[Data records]
◇ ◇ ◇ ◇ ◇ ◇ ◇

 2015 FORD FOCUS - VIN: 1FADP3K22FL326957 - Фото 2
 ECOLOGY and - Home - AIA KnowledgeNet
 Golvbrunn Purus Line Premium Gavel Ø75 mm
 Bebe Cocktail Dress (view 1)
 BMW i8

◇ ◇ ◇ ◇ ◇ ◇ ◇

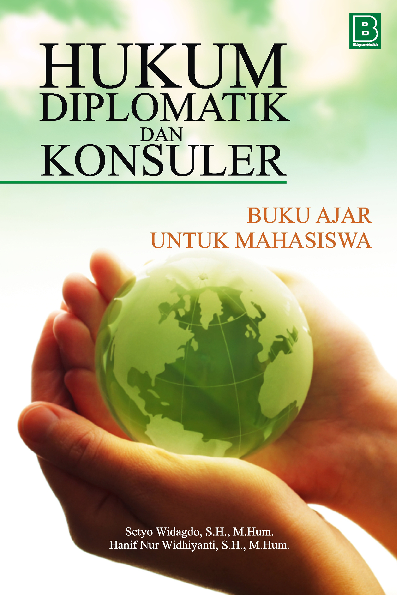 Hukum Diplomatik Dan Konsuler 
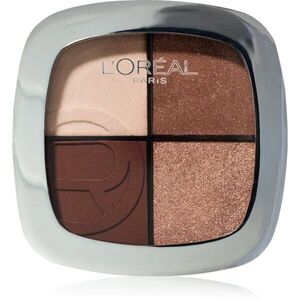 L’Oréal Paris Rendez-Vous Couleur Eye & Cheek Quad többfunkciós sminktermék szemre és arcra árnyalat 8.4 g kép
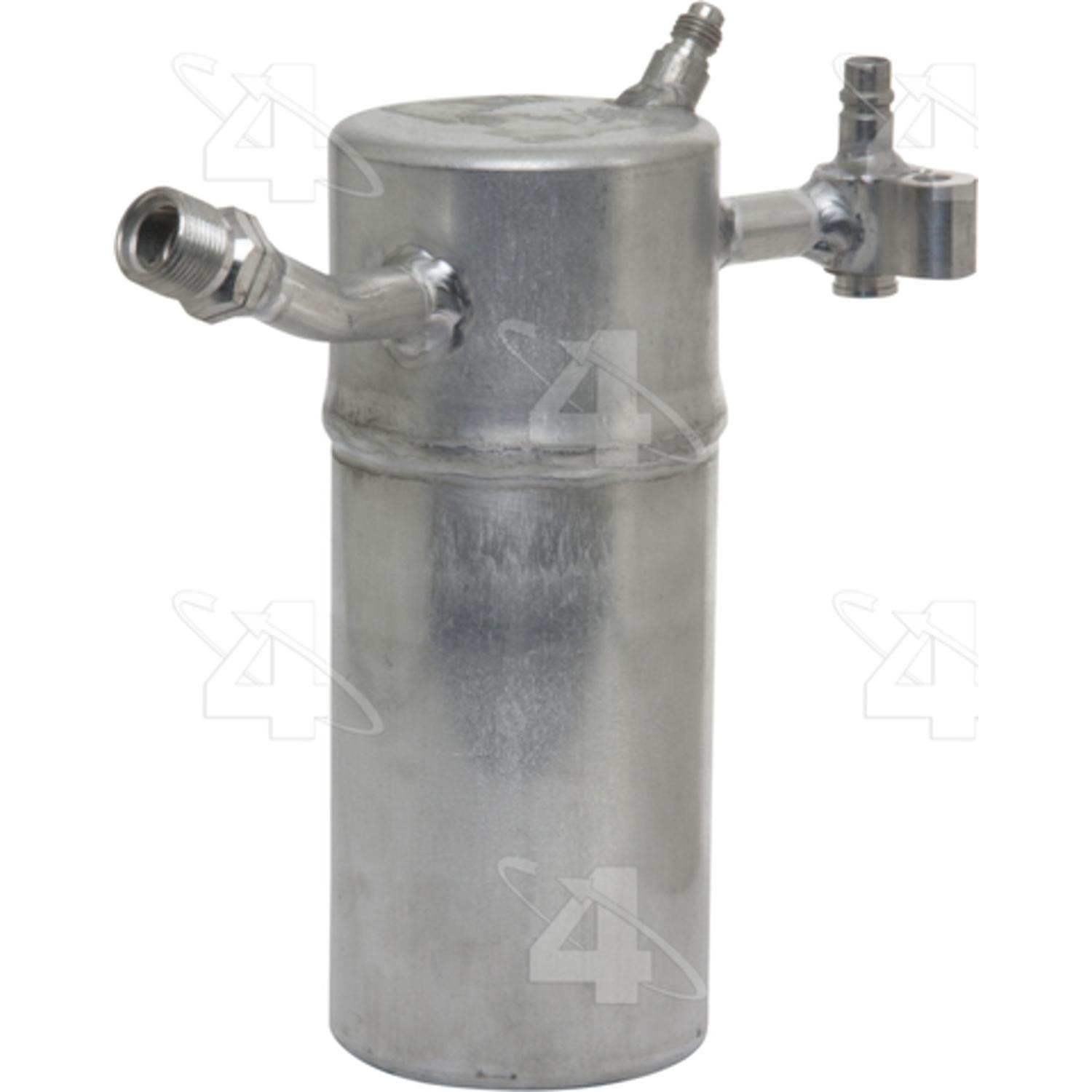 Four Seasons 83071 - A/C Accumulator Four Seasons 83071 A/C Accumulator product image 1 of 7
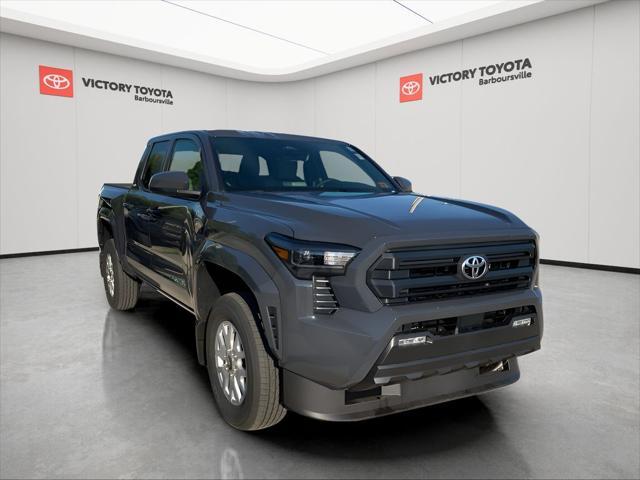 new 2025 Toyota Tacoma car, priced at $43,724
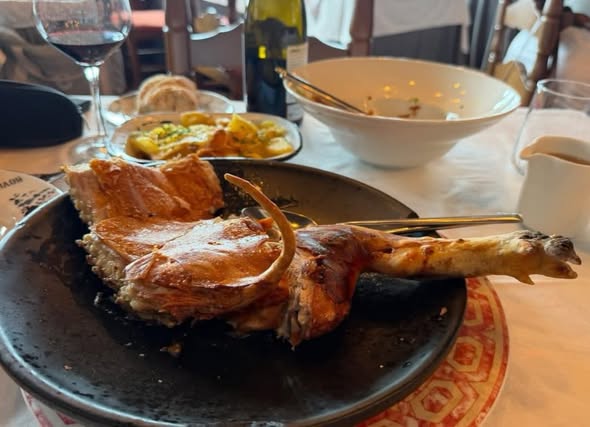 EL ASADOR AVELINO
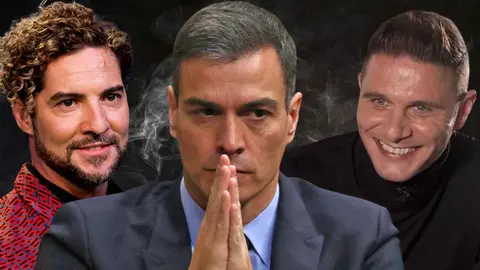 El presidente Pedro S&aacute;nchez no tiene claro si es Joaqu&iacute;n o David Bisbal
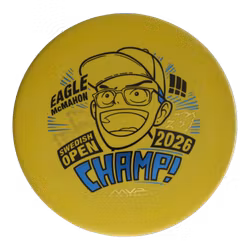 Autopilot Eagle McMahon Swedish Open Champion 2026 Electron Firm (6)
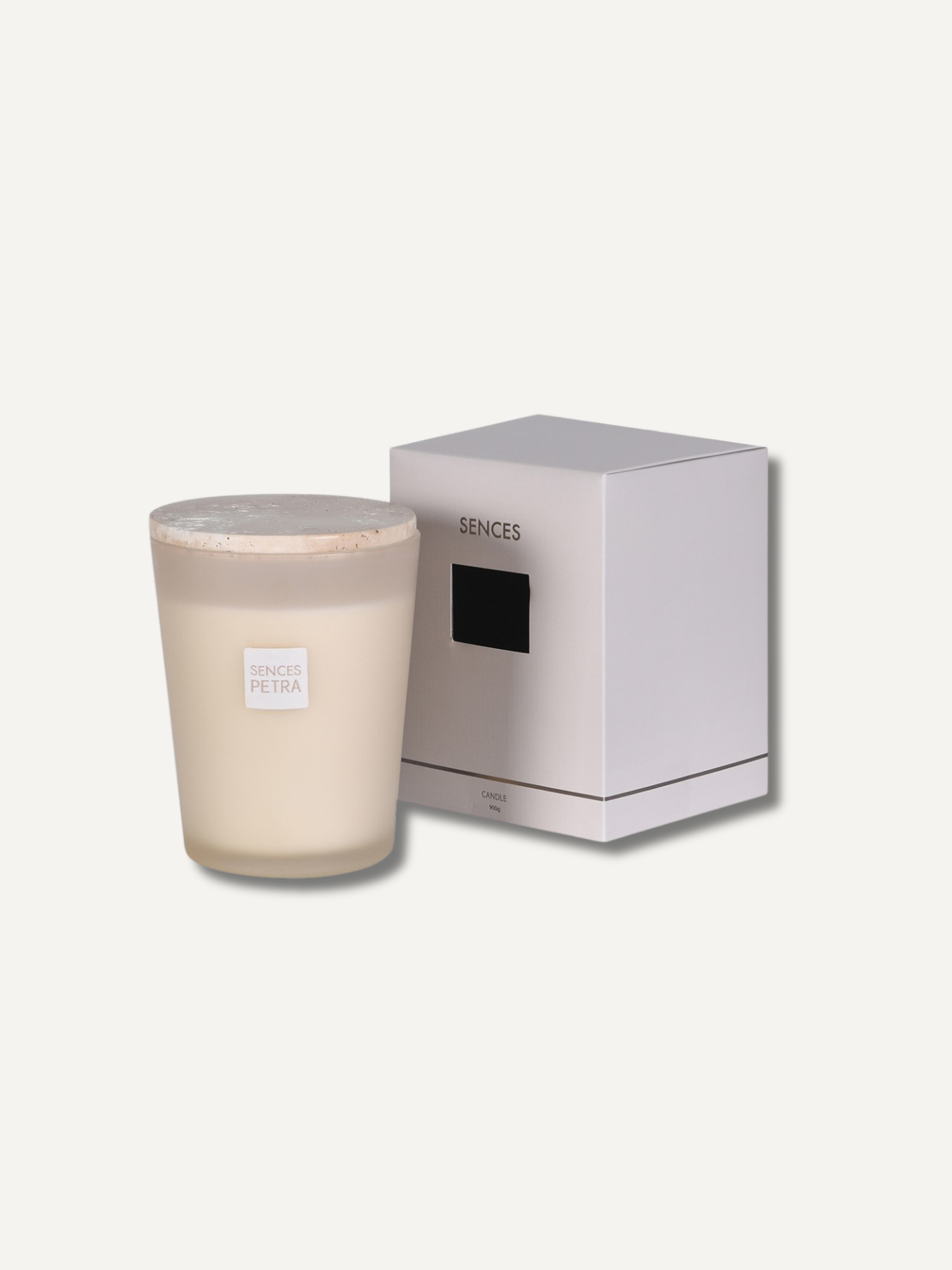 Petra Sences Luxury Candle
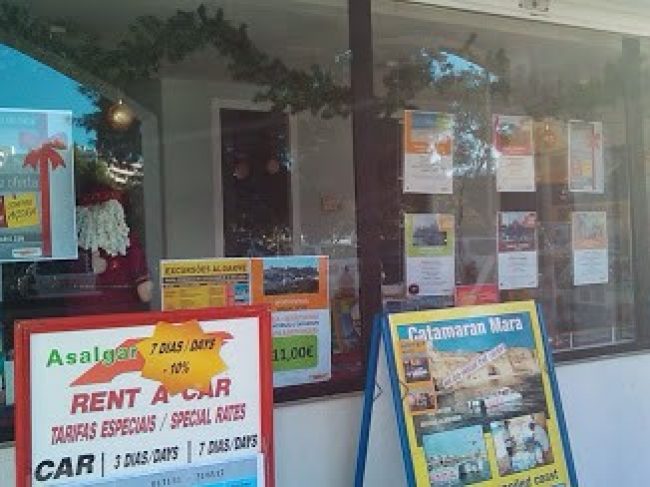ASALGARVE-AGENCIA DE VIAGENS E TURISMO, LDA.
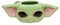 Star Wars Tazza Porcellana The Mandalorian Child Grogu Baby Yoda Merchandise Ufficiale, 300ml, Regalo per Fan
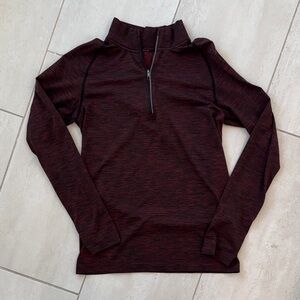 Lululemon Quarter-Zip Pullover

◇ ◇ ◇ ◇ ◇ ◇ ◇

▶ _What is needed_: The output is the stretch above from the line with "ASALGARVE-AGENCIA DE VIAGENS E TURISMO, LDA." through the line with "Lululemon Quarter-Zip Pullover", copied word for word with both ends kept and every picture dropped.

▶ _Your response_:
ASALGARVE-AGENCIA DE VIAGENS E TURISMO, LDA.
 Star Wars Tazza Porcellana The Mandalorian Child Grogu Baby Yoda Merchandise Ufficiale, 300ml, Regalo per Fan
 Lululemon Quarter-Zip Pullover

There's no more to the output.